Brian Trease was a high school exchange student in Japan, twenty years ago. It was there that he was introduced to the art of paper folding. “I’d be folding subway ticket stubs, baseball game lineups; there’s a picture of me in McDonald’s in the city of Kobe holding a big origami crane that I had just folded [out of a hamburger wrapper],” he recalls. “Now it’s come full circle – I’m doing this as my career.”
Now a mechanical engineer at NASA’s Jet Propulsion Laboratory, Trease works on solving one of NASA’s biggest challenges: how to transport and deploy bulky objects as compactly and lightly as possible. NASA began exploring ways to launch and deploy ever larger solar panels without the panels taking up more room and cargo weight. As it turned out, Trease’s childhood hobby proved to be a promising way to accomplish that.

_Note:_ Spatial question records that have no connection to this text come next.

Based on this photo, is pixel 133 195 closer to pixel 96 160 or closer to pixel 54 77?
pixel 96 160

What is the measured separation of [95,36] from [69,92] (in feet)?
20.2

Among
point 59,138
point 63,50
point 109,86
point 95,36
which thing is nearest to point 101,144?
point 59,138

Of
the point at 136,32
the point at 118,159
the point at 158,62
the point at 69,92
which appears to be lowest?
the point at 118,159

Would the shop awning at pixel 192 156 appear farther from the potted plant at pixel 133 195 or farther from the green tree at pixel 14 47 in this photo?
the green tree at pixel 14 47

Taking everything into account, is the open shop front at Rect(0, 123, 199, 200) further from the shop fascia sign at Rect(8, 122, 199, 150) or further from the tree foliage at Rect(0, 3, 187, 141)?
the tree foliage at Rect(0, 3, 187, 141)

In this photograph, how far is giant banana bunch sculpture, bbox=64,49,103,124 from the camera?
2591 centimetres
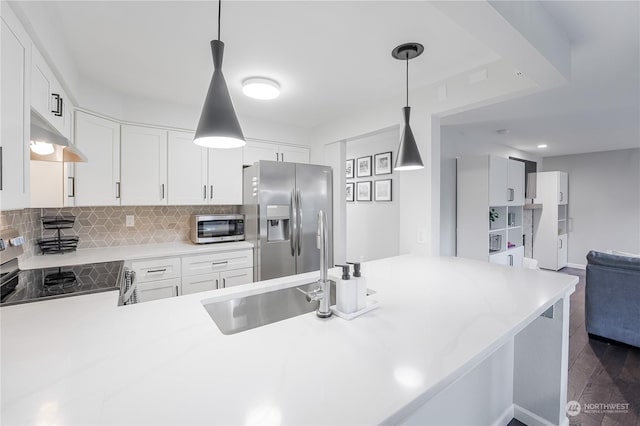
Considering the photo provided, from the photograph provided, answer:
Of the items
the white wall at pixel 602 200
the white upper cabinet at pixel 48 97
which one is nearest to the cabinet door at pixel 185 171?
the white upper cabinet at pixel 48 97

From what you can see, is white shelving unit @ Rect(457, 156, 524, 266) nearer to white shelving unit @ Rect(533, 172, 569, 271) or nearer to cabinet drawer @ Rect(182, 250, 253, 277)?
white shelving unit @ Rect(533, 172, 569, 271)

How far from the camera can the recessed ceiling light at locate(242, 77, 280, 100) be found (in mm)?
2406

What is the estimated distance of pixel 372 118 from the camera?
3051mm

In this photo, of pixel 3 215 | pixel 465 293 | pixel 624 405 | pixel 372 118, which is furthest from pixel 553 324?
pixel 3 215

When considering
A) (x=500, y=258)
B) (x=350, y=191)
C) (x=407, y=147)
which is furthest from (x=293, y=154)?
(x=500, y=258)

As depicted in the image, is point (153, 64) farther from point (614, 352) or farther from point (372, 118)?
point (614, 352)

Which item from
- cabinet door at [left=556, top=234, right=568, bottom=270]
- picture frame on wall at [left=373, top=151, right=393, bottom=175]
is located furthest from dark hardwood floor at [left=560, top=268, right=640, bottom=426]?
cabinet door at [left=556, top=234, right=568, bottom=270]

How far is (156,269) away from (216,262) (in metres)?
0.53

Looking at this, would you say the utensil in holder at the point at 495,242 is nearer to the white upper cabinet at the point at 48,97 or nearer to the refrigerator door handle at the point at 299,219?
the refrigerator door handle at the point at 299,219

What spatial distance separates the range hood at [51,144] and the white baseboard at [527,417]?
298 centimetres

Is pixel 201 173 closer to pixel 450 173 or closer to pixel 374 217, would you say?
pixel 374 217

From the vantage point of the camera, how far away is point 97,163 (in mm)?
2584

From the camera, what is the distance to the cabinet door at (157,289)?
2.53m

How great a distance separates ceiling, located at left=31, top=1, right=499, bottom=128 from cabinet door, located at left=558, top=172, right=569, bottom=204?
4851mm
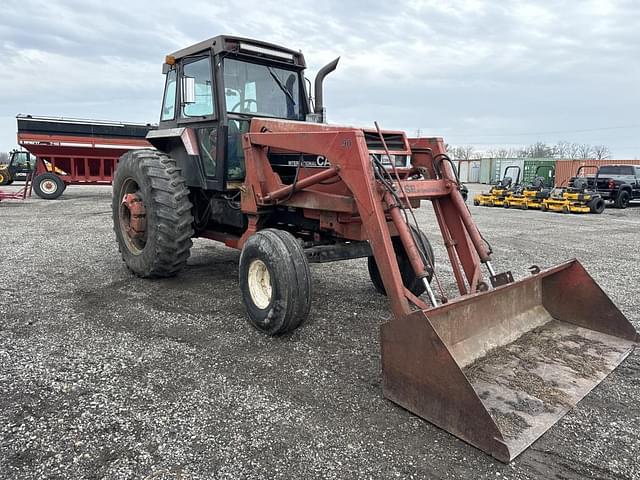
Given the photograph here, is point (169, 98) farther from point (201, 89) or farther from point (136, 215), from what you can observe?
point (136, 215)

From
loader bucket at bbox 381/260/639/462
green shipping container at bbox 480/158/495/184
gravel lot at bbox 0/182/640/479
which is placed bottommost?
gravel lot at bbox 0/182/640/479

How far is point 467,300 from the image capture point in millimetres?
3246

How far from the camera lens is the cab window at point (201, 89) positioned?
17.2ft

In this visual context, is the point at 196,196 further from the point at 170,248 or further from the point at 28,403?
the point at 28,403

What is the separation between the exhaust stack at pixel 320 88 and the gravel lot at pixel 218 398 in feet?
6.64

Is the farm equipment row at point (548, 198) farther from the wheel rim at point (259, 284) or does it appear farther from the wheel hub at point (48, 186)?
the wheel hub at point (48, 186)

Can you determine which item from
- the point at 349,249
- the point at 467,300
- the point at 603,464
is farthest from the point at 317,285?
the point at 603,464

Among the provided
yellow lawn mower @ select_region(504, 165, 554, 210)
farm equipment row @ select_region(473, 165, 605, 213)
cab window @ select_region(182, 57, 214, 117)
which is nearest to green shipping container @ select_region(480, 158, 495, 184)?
farm equipment row @ select_region(473, 165, 605, 213)

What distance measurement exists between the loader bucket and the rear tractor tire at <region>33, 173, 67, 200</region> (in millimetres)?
17698

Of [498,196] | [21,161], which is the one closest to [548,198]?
[498,196]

Working with students and staff at Brigham Young University, as well as Robert Lang who is an origami master, the engineers at the Jet Propulsion Laboratory have concocted a preliminary prototype for a 1cm-thick solar array that would be able to expand from 8.9 feet in diameter to 82 feet. The foldable material uses a technique called ‘hannaflex,’ which looks like a flower when folded up and unfolds into a flat, circular form. “This is just begging to be deployed with centrifugal force,” Trease said. “We could have it on spacecraft where we just spin it and that force allows the panels to deploy out to their position.”
NASA is still years away from building a full-sized working prototype (the current prototype expands to a diameter of 4.1 feet). There are also plenty of issues to work out, including how to activate movement in the material. “We know that they unfold nicely,” Trease said. “But we can’t have a team of astronauts out there doing the unfolding for us.” NASA has been toying with motors that would pull the material and shape memory alloys, which shift shape when an electrical current runs through it.
Finding a material that can withstand this kind of repeated stress is still in the works. “Origami has historically been done in paper. Now we’re looking at, how do you fold metals? How do you fold plastics?” Trease said, adding that it is also a matter of how many times the material can be folded and unfolded before it wears out.